I am unwilling (and probably unable) to pursue education advocacy in Seattle if the only effective tactics are the threat of lawsuits and bad press.

Charlie may be completely right about all this, as he is about many things. But in order to keep advocating for better schools in Seattle, I have to assume he is wrong.

It's the only strategy that will work for me. I have to believe that pursuing respectful, fact-based communication, and working to organize and educate community members citywide will eventually result in some positive change in Seattle schools.

Charlie Mas said...

Here is some advice that you might find more actionable:

1. Always, always, always frame your statements from the perspective of what will benefit the students. You won't be effective speaking in support of programs, buildings, community good will, or policy. Your only chance is to speak in support of students.

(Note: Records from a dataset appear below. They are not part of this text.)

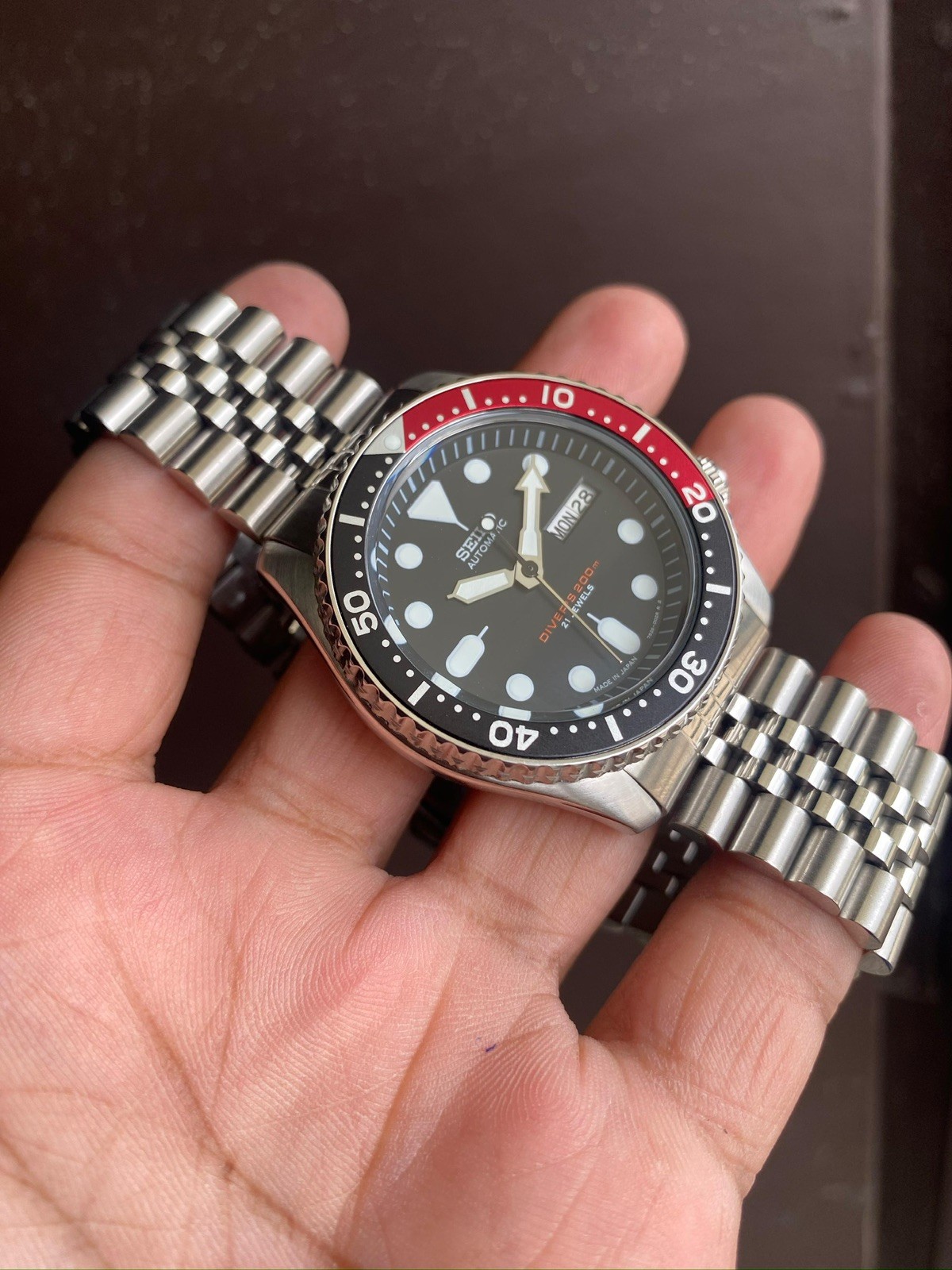 Seiko SKX007 Automatic Diver Watch Pepsi Bezel Day-Date Jubilee Bracelet Watch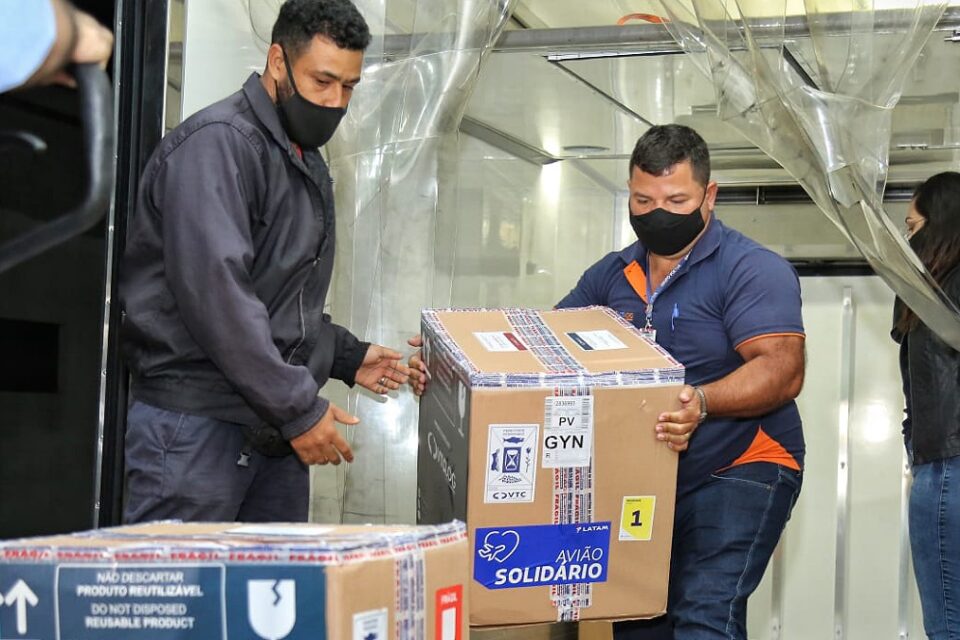 Chegada do 3º lote da vacina da Pfizer em Goiânia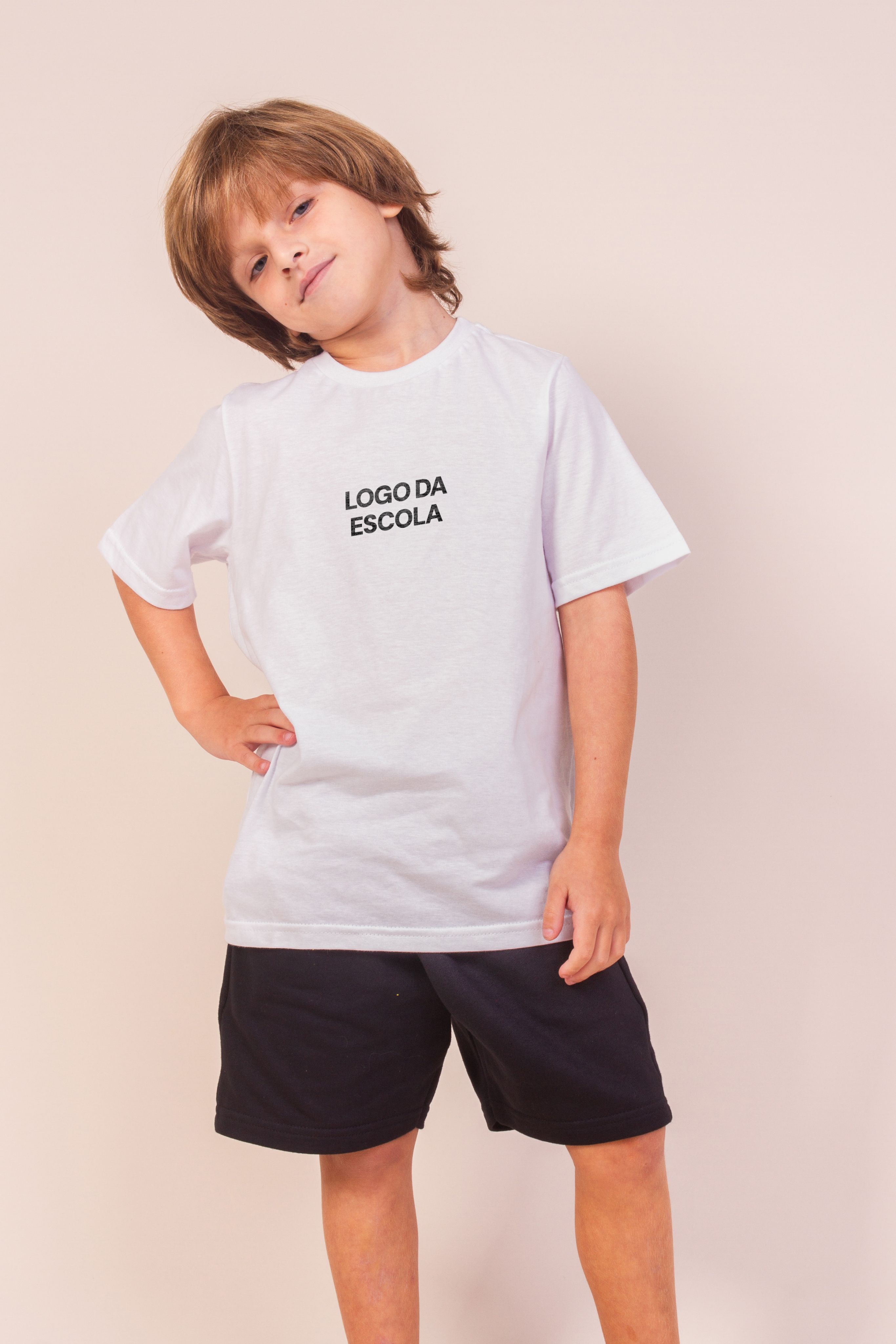 Camiseta infantil personalizada para escola com logo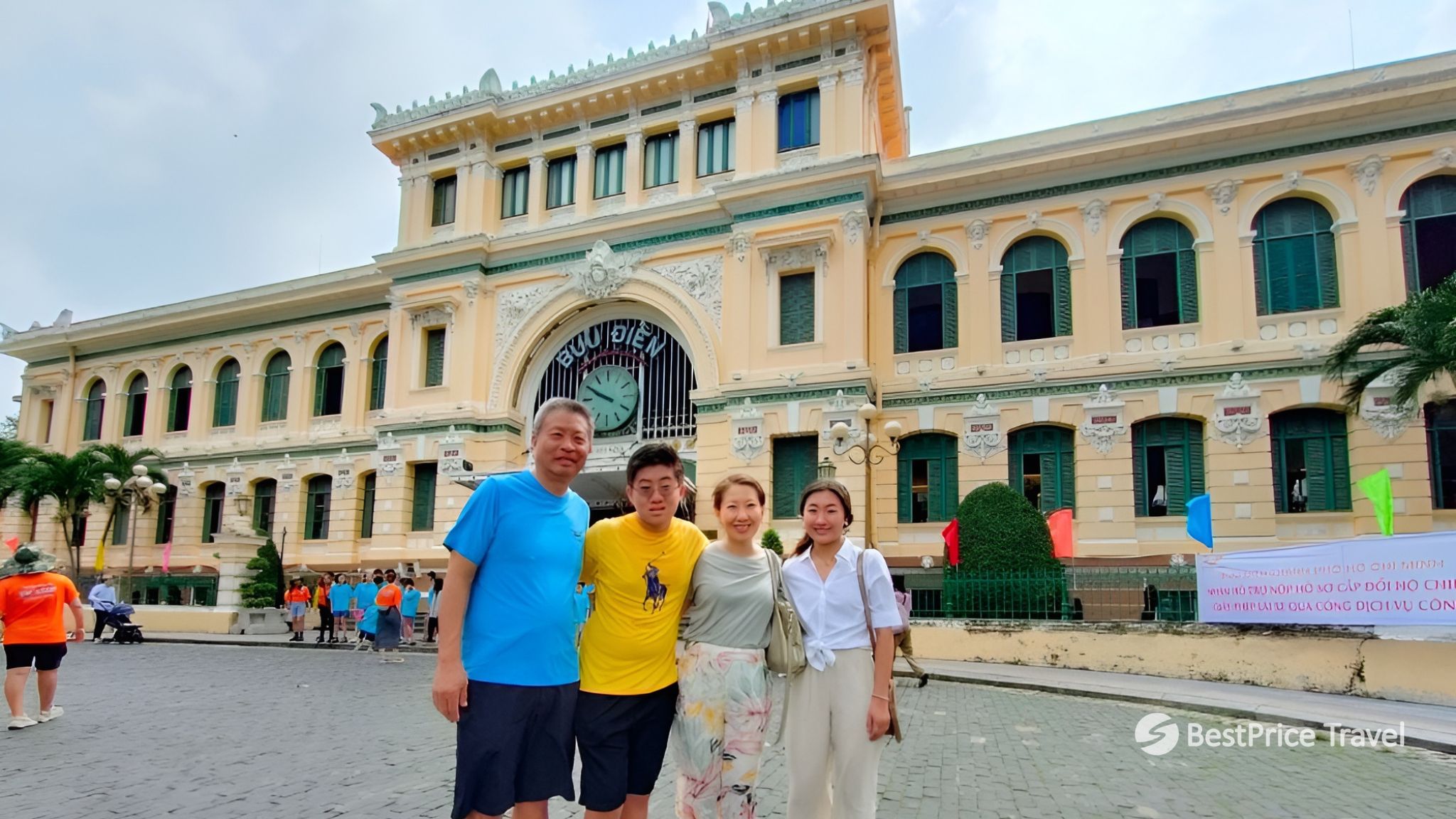 Day 15 Saigon Central Post Office Is One Of The Top Attractions In Ho Chi Minh City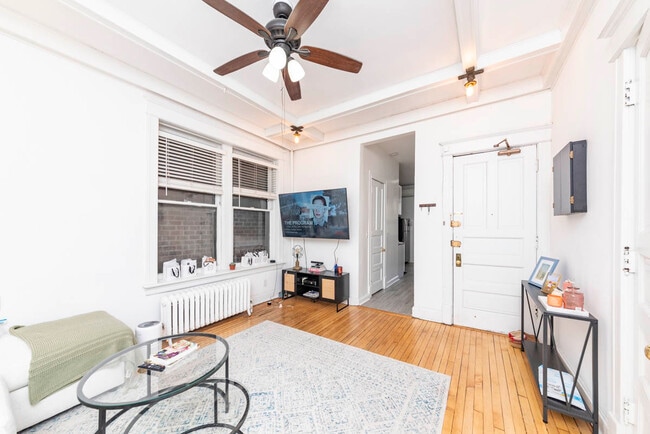 Foto del edificio - 1722 N Mohawk St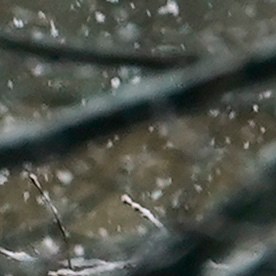 Una mujer y un niño suben una colina nevada en el centro de Brooklyn durante una tormenta de nieve.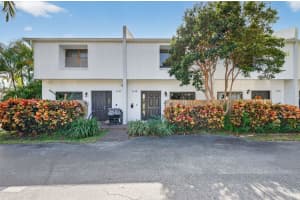 2140 Ne 44th Street, Lighthouse Point, Fl 33064, Pompano Beach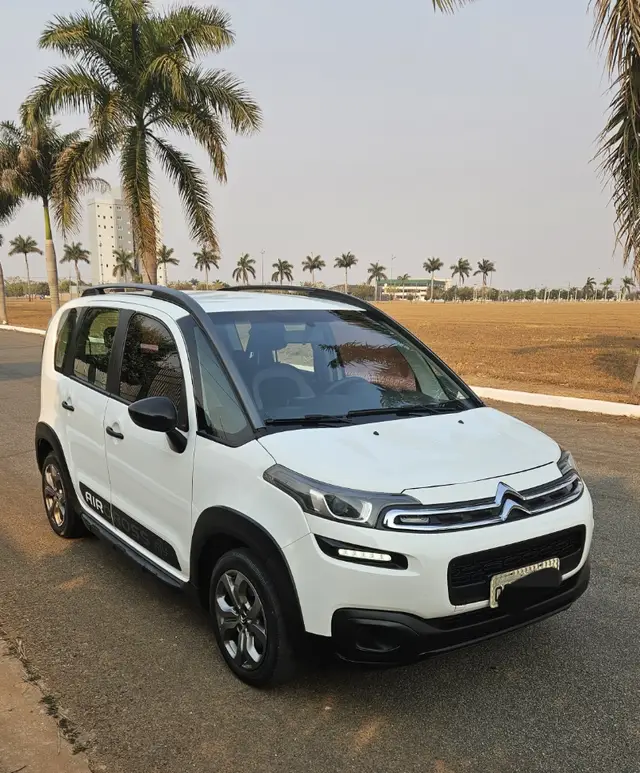 Carro Citroën Aircross 2016 1.6 16V Live (Flex) (Aut)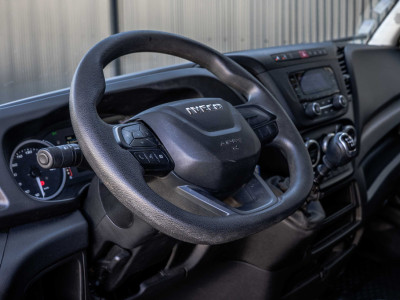 Iveco Daily **35S14 | 140PK | L2H2 |Trekhaak 3.500 Kg | 3-Zits | Climatronic** foto 11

2. Similarly, compel your oppopent to frame their remarks from the perspective of the students' benefit.

3. Do your research. If you have mistaken the facts about any element of your position it will discredit your whole position.

4. You can challenge people, but you cannot require them to accept your challenge, so do it very sparingly. The District staff do not like it when you point out their lies, contradictions, broken promises, and acts of bad faith. Calling them liars or cheats will make you appear rude or angry and will give them the opportunity to change the subject from what you are saying to how you are saying it. I believe that the two best ways to address these sorts of things are to disingenuously ask them to help you reconcile the gap between their words and the their actions (which I haven't seen work but at least doesn't create negatives for you) or apophasis - to mention something by saying that you won't discuss it i.e. "Your many broken promises to this community are not relevant to this discussion". About two years ago the Superintendent told me that he didn't appreciate being called a liar. I recommended that he stop telling lies. We haven't spoken since.

5. Consider how the position you advocate will indirectly impact other students and the District as a whole.